# Exercise description
Reproduce the line containing "Good Walk Coffee" in the listing below, then every later line up to the end, precisely as written.

####

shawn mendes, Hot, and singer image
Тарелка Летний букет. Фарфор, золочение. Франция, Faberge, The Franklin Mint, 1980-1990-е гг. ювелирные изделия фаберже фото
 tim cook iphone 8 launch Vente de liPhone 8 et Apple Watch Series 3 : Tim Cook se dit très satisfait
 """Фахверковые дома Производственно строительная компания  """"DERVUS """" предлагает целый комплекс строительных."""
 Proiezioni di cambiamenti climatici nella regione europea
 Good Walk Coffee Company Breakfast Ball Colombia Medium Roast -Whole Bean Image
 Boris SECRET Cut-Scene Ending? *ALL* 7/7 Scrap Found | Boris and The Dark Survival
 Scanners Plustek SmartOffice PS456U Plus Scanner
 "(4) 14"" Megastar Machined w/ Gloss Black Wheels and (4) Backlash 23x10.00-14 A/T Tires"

####

# Answer section
 Good Walk Coffee Company Breakfast Ball Colombia Medium Roast -Whole Bean Image
 Boris SECRET Cut-Scene Ending? *ALL* 7/7 Scrap Found | Boris and The Dark Survival
 Scanners Plustek SmartOffice PS456U Plus Scanner
 "(4) 14"" Megastar Machined w/ Gloss Black Wheels and (4) Backlash 23x10.00-14 A/T Tires"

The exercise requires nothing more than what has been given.